– Être rapatriée au pays en situation de crise… check
– Être rapatriée sur un vol historique… check

Al Hassania Khouiyi
Al Hassania Khouiyi Conseillère en communication

Je me sentais déjà très chanceuse d’avoir trouvé à la dernière minute une place dans le dernier vol de rapatriement des Canadiens au Maroc, je ne m’attendais pas à faire partie d’un vol historique. 

Rien de la journée du 25 mars n’était ordinaire, je ne vous parle pas de l’angoisse ni du sentiment d’incertitude ni de la tristesse de dire au revoir à ma famille dans de telles circonstances, espérant qu’ils demeurent en santé, surtout que mon frère fait partie de ceux qui luttent en première ligne contre le virus.

On faisait la route un kilomètre à la fois tout en gardant en tête qu’on pouvait nous demander de faire demi-tour à n’importe quel moment.
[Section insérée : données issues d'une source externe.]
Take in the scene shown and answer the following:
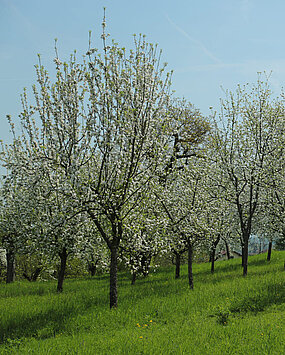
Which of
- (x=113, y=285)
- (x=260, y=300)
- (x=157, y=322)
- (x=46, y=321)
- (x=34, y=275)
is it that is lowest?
(x=34, y=275)

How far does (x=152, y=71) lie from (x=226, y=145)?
9.78 metres

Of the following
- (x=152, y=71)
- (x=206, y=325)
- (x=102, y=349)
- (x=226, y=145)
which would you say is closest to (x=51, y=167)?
(x=152, y=71)

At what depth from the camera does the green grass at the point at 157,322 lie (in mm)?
7344

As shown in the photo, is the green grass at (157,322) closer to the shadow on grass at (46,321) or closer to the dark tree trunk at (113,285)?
the shadow on grass at (46,321)

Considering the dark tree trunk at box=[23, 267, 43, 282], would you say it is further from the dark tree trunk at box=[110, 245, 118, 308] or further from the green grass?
the dark tree trunk at box=[110, 245, 118, 308]

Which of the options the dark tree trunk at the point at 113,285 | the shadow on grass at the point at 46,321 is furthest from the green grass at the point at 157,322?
the dark tree trunk at the point at 113,285

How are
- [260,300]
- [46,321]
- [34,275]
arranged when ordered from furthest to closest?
[34,275] < [260,300] < [46,321]

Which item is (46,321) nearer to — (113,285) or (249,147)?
(113,285)

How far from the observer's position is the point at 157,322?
9.91 metres

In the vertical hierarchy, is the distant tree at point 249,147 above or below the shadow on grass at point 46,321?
above

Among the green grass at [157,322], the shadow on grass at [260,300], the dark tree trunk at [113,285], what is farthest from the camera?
the dark tree trunk at [113,285]

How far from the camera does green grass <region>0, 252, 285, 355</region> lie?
7.34m

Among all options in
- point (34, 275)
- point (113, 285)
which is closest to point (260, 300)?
point (113, 285)

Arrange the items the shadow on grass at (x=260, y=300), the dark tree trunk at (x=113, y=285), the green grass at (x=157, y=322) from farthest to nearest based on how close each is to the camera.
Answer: the dark tree trunk at (x=113, y=285), the shadow on grass at (x=260, y=300), the green grass at (x=157, y=322)
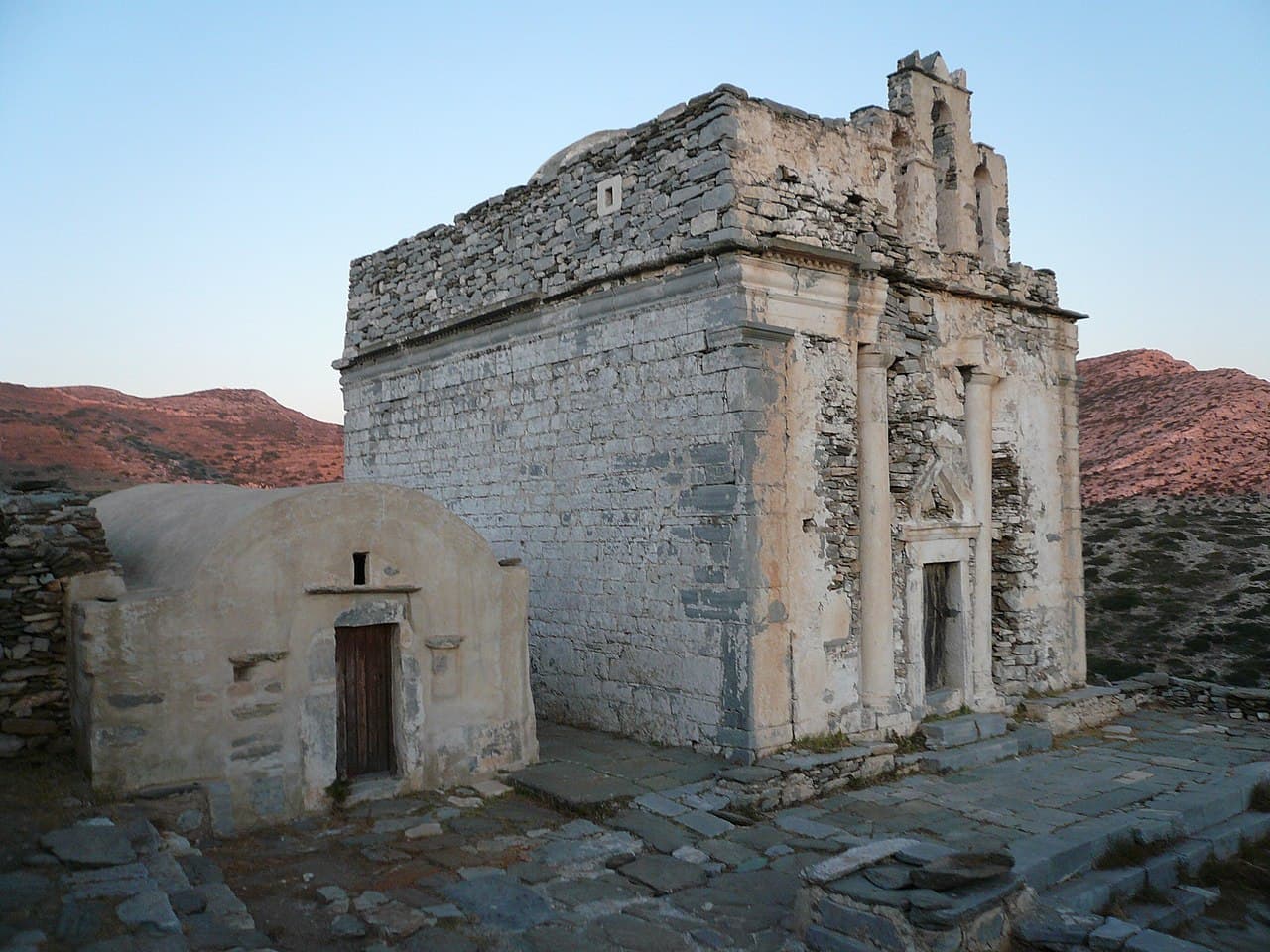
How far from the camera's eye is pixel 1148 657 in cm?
1827

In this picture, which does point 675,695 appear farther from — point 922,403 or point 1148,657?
point 1148,657

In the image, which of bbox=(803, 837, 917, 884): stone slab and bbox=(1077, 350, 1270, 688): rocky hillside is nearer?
bbox=(803, 837, 917, 884): stone slab

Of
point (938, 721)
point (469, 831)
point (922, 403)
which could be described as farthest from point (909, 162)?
point (469, 831)

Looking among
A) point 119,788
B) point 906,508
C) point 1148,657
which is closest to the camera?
point 119,788

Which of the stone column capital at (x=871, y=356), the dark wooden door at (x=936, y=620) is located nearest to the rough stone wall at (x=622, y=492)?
the stone column capital at (x=871, y=356)

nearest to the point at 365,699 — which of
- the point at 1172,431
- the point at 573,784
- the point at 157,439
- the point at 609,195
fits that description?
the point at 573,784

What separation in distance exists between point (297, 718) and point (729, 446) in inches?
173

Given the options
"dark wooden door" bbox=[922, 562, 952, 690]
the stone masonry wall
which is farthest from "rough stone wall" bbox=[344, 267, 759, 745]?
"dark wooden door" bbox=[922, 562, 952, 690]

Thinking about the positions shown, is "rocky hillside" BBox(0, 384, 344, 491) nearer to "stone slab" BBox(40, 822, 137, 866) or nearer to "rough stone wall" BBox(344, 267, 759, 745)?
A: "rough stone wall" BBox(344, 267, 759, 745)

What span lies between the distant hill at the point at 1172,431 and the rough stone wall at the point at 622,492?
23.7 m

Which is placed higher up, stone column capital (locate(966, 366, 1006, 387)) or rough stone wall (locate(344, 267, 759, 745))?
stone column capital (locate(966, 366, 1006, 387))

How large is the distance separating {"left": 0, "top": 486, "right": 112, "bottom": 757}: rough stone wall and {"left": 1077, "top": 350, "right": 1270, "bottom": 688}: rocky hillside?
16.0 m

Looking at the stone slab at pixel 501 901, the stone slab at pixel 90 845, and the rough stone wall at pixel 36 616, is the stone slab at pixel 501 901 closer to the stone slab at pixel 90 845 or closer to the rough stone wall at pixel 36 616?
the stone slab at pixel 90 845

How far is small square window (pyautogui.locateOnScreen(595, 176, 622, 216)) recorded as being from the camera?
33.4 feet
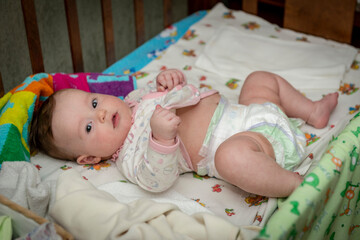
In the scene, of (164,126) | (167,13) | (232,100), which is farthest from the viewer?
(167,13)

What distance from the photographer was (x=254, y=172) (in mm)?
1083

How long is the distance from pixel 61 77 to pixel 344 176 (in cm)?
100

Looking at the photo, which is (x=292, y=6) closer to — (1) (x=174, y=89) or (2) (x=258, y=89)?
(2) (x=258, y=89)

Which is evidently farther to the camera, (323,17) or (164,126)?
(323,17)

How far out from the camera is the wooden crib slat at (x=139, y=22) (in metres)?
1.96

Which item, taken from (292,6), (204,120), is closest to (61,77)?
(204,120)

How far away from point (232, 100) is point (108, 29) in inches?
25.4

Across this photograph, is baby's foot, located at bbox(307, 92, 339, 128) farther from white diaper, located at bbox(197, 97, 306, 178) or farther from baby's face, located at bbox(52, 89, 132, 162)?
baby's face, located at bbox(52, 89, 132, 162)

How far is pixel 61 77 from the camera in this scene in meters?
1.47

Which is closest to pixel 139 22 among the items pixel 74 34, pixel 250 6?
pixel 74 34

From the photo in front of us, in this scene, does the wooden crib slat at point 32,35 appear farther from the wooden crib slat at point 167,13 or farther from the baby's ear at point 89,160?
the wooden crib slat at point 167,13

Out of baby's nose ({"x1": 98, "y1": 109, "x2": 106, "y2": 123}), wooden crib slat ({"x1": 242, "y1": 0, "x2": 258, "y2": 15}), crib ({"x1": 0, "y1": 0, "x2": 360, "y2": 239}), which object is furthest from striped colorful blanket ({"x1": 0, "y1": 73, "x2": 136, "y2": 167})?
wooden crib slat ({"x1": 242, "y1": 0, "x2": 258, "y2": 15})

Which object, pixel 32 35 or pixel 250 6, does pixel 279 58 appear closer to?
pixel 250 6

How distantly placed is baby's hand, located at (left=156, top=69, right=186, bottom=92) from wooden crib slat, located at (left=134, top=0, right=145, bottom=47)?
0.67m
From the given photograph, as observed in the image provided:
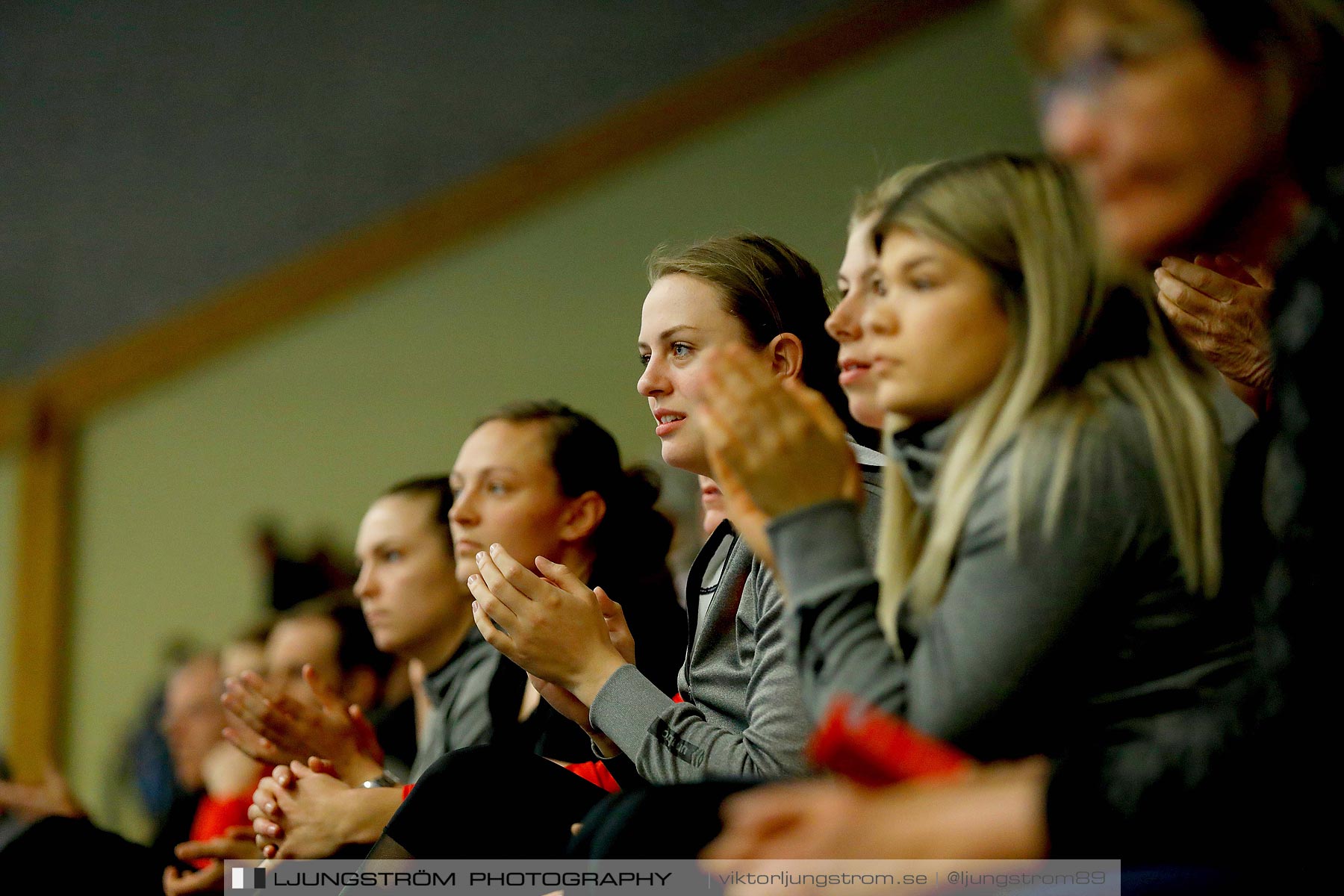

Loin de toute présomption, les forces de l’ordre, que ce se soit police ou gendarmerie royale, nous facilitaient l’accès, nous souhaitaient bonne route, nous présentaient leur empathie et nous priaient de demeurer prudents. On aurait dit que tout le monde faisait du sien pour faciliter la vie à tout le monde.

Arrivée finalement à l’aéroport, c’est le désert, l’attente est interminable, l’air est lourd, la méfiance rôde dans chaque coin. 

Après sept longues heures, on embarque enfin dans l’avion. Le commandant de bord commence l’accueil par nous expliquer qu’il s’agit d’un vol extraordinaire, qu’il n’y aura pas de nourriture (seulement des sandwichs et des bouteilles d’eau) et que, surtout, tout le personnel de bord est constitué de bénévoles qui ont choisi de braver le risque pour nous ramener chez nous. Les 437 passagers applaudissent ces braves gens. On va décoller bientôt… 

Patience et reconnaissance

Deuxième message du commandant : comme il s’agit du dernier rapatriement, il a décidé d’attendre deux personnes qui se sont jointes à la dernière minute, il nous remercie de patienter. Après une heure, un troisième message : nous sommes prêts à décoller. Non, pas si vite… un monsieur diabétique éprouve un sérieux malaise et il faut le débarquer. Nous attendons une autre heure, même plus, pour faire sortir l’homme et ses bagages. 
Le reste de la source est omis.